Requests:
1) Please rewrite the part of the C token reader thread that opens with the words containing "Is this fast" and closes with "type of code.", substituting "slowdown" for "bottleneck".
2) For each statement, decide whether the C token reader thread supports it, answering yes or no and quoting the deciding words: (a) The asker intends to convert integer inputs with atoi(). (b) The asker has extensive experience writing C code. (c) One reply recommends linear growth when reallocating the buffer.
3) List every C standard library function named in the C token reader thread.

# Start of Text extract

C: function to read a token from stdin

Question 1

I recently started doing some competitive programming in C and one of my first requirements was a high-speed token reader (analogous to the java Scanner class' next() function). A few examples of input I am most likely to read are:

5
ccadd
bddcc

The integer/float inputs will be handled using atoi() and atof(), so all I need to develop is a function that will read words from stdin. Here's the first prototype:

#define BUF_SIZE (1 << 10) // approx 2 KiB or 1024 chars
char* next_token() {
 char* buf = malloc(BUF_SIZE * sizeof(char));
 char cc;
 // consume leading whitespaces
 while (isspace(cc=getchar())) ;
 buf[0] = cc;
 int i=1;
 int nofs = 1;
 while (!isspace(cc=getchar())) {
 if (i >= BUF_SIZE*nofs) {
 // gracefully extend buffer size
 nofs++;
 buf = realloc(buf, BUF_SIZE*nofs*sizeof(char));
 }
 buf[i] = cc;
 i++;
 }
 // trim buffer
 buf = realloc(buf, (i+1)*sizeof(char));
 buf[i] = '0円';
 return buf;
}
int main() {
 int T = atoi(next_token());
 while (T-- > 0) {
 char* word = next_token();
 // more logic here
 }
}

Two questions I had with this code are:

Is this fast enough? I think the major bottleneck lies with the realloc at the end, where I trim the length. If it's not fast enough, please suggest some optimizations.
Is this compliant with how C is generally written? I'm coming from Java and have little experience with C code. I write some embedded C but that's closer to assembly than it is to this type of code.

Any further improvements are welcome.

Question 2

How fast is fast enough? Do you have any measurable requirements?

Question 3

Can you quote the original programming challenge? Otherwise I don't consider this particularly off-topic, as long as this represents the solution in its entirety.

Question 4

Alignment

This will be an easy win - use aligned_alloc instead of malloc. This is only guaranteed to be available in the standard library as of C11, which you should be using anyway.

Exponential reallocation

This:

 // gracefully extend buffer size
 nofs++;
 buf = realloc(buf, BUF_SIZE*nofs*sizeof(char));

reallocates with linear growth. Memory is cheap and CPU time is expensive, so reallocate with exponential growth instead. Choosing a growth factor is a little more involved, but growth factors of 1.5 or 2 are not uncommon.

# End of Text extract
# Start of Given data

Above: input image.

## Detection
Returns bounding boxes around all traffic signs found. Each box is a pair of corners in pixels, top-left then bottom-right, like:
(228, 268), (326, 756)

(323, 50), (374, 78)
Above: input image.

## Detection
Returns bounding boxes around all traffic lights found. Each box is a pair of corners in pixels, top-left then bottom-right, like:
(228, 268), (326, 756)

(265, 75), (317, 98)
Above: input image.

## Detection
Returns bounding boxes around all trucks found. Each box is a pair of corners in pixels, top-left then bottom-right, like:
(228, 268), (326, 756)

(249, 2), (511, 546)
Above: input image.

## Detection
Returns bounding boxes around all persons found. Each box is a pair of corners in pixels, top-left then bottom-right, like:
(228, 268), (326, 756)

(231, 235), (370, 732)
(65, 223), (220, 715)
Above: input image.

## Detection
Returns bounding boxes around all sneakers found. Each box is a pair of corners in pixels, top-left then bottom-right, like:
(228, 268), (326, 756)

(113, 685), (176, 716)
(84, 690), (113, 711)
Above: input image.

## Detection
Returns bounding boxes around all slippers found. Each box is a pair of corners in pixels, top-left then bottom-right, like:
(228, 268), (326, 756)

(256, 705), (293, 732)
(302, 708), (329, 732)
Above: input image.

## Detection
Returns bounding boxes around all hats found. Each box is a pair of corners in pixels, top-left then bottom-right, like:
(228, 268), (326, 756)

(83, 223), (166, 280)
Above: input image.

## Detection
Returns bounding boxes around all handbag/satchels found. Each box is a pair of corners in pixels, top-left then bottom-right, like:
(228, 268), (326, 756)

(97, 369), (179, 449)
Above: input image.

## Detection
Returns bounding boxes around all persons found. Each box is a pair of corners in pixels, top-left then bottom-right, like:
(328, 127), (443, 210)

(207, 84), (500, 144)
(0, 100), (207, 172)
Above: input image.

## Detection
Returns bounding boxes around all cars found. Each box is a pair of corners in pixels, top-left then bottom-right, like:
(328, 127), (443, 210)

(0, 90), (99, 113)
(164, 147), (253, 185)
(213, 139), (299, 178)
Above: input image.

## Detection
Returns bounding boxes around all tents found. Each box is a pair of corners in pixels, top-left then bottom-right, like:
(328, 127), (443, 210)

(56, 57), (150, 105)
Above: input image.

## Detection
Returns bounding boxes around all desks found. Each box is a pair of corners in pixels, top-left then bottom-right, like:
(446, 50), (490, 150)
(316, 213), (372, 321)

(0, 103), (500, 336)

# End of Given data

Written answers:
1)
Is this fast enough? I think the major slowdown lies with the realloc at the end, where I trim the length. If it's not fast enough, please suggest some optimizations.
Is this compliant with how C is generally written? I'm coming from Java and have little experience with C code. I write some embedded C but that's closer to assembly than it is to this type of code.

2)
(a) Yes: "The integer/float inputs will be handled using atoi() and atof()"
(b) No: "I'm coming from Java and have little experience with C code."
(c) No: "reallocate with exponential growth instead"

3) atoi, atof, malloc, realloc, getchar, isspace, aligned_alloc